Manual Chapter : Configuring MS OFBA for Sharepoint in APM

Applies To:

Show Versions Show Versions


  • 13.1.1, 13.1.0
Manual Chapter

About Microsoft OFBA in BIG-IP APM

You can open an On-Premises SharePoint document from a native Microsoft Office application, such as Microsoft Word, click the link in the document, and the correct document type opens with authentication using the Microsoft OFBA protocol. Access Policy Manager® (APM®) supports this feature by providing a built-in iRule, _sys_APM_MS_Office_OFBA_Support, in the iRules List in Local Traffic Manager® (LTM®). The OFBA protocol authenticates Microsoft Office applications to On-Premises SharePoint .

To configure APM to support Microsoft OFBA, create an access policy with a Client Type branch set to MS-OFBA compliant. For more information about the Visual Policy editor, refer to the BIG-IP Access Policy Manager: Visual Policy Editor guide.

Sample MS OFBA access policy

Sample access policy

Creating a virtual server for MS OFBA support

BIG-IP APM includes an OFBA iRule that allow users to open, use, and authenticate Microsoft Office applications directly to BIG-IP APM . To accomplish this, as the administrator, create a virtual server with the OFBA iRule.
  1. At the top of the screen, click Configuration, then, on the left, click LOCAL TRAFFIC > Virtual Servers .
    The screen displays the list of virtual servers defined on this device.
  2. Click Create.
    The New Virtual Server screen opens.
  3. In the Name field, type in a name for the virtual server you are creating.
  4. From the Device list, select the device on which to create the virtual server.
  5. For the Destination Address, type the IP address of the destination that you want this virtual server to send its traffic to.
  6. In the Service Port field, type a service port number, or select a type from the list.
    When you select a type from the list, the value in the Service Port field changes to reflect the associated default, which you can change.
  7. From the Access Policy list, select the access policy with the MS OFBA compliant branch.
  8. In the iRules section, from the Available list, select _sys_APM_MS_Office_OFBA_Support and move it to the Enabled list.
  9. Specify the additional settings needed to suit the requirements for this virtual server.
    The remaining parameters on this screen are optional and perform the same function as they do when you configure a virtual server on a BIG-IP device.
    Note: For details about the purpose or function of a particular setting, refer to the BIG-IP reference information on
  10. Click Save & Close.
    The system creates the new virtual server with the settings you specified.
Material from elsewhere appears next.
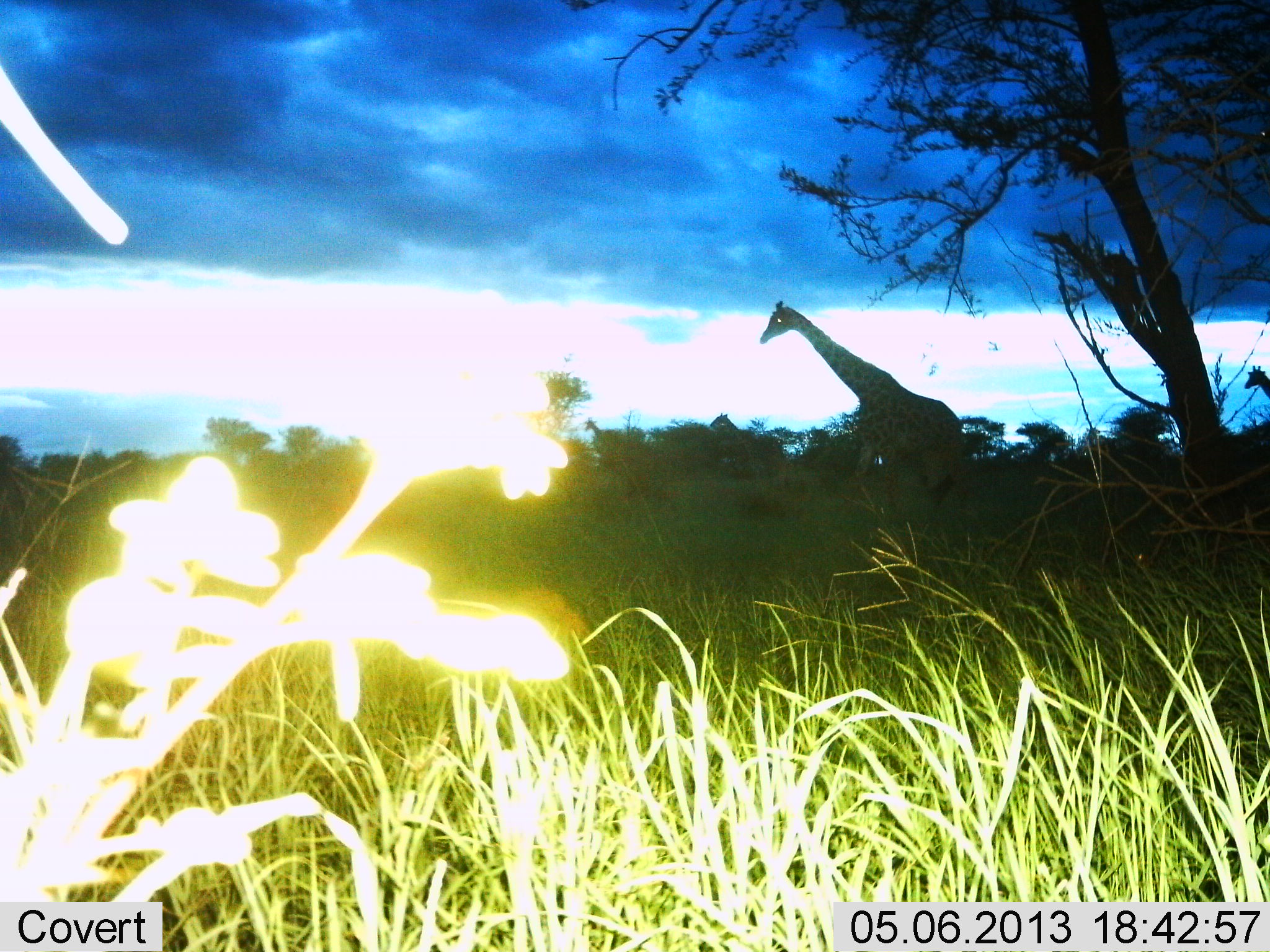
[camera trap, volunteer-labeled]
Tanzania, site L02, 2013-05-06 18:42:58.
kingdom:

Microsoft OFBA protocol parameters supported in APM

BIG-IP Access Policy Manager (APM) has a built-in iRule, _sys_APM_MS_Office_OFBA_Support, which alters how APM processes connections from Microsoft Office browsers. An LTM object called _sys_APM_MS_Office_OFBA_DG handles the configuration of the iRule. This object has the following parameters.
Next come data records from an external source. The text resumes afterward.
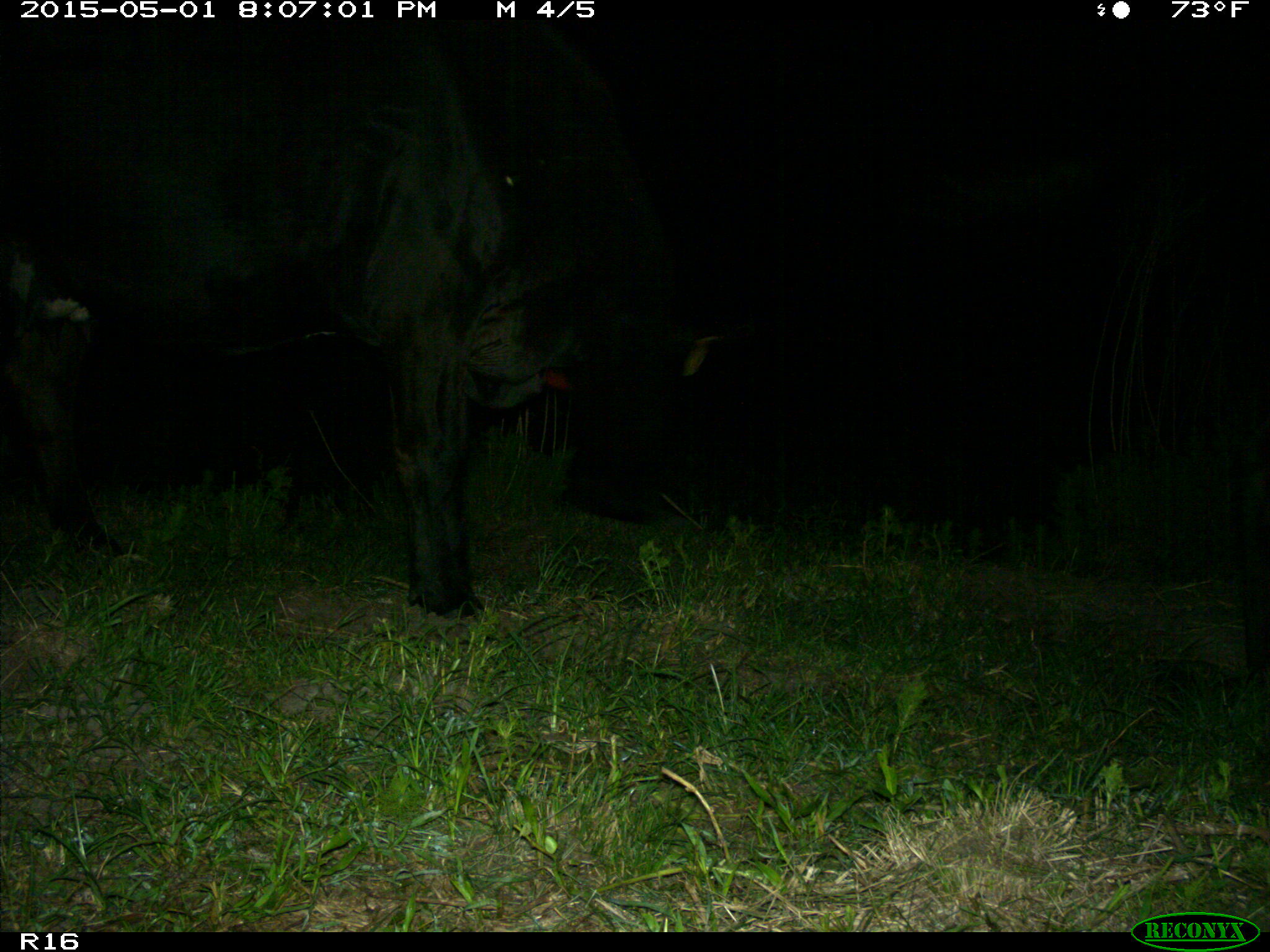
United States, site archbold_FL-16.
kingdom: Animalia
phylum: Chordata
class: Mammalia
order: Artiodactyla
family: Bovidae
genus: Bos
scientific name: Bos taurus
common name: domestic cow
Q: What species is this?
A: Bos taurus (domestic cow).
Parameter name Description Mandatory Default Value Possible values
ofba_auth_dialog_size The OFBA dialog browser resolution size in width x height. No 800x600 400x300
ie_sp_session_sharing_enabled A parameter to specify whether to enable or disable the IE session sharing using persistent cookie named "MRHSOffice". No Disabled
  • 1 | 0
  • 1 - enabled
  • 0 - disabled
ie_sp_session_sharing_inactivity_timeout The inactivity timeout value for the persistent cookie value "MRHSOffice" everytime the SharePoint site refreshes or gets any response from SharePoint Server. No 60 seconds Any positive values in seconds. Preferably greater than or equal to 60 seconds.
useragent Useragent strings are configured for OFBA clients to be identified. All the user-agent strings should start with "useragent" and a number, such as useragent1 or useragent2. Yes None All the useragent values should be provided. The data-group already has a predefined set of user-agents for MS Office applications.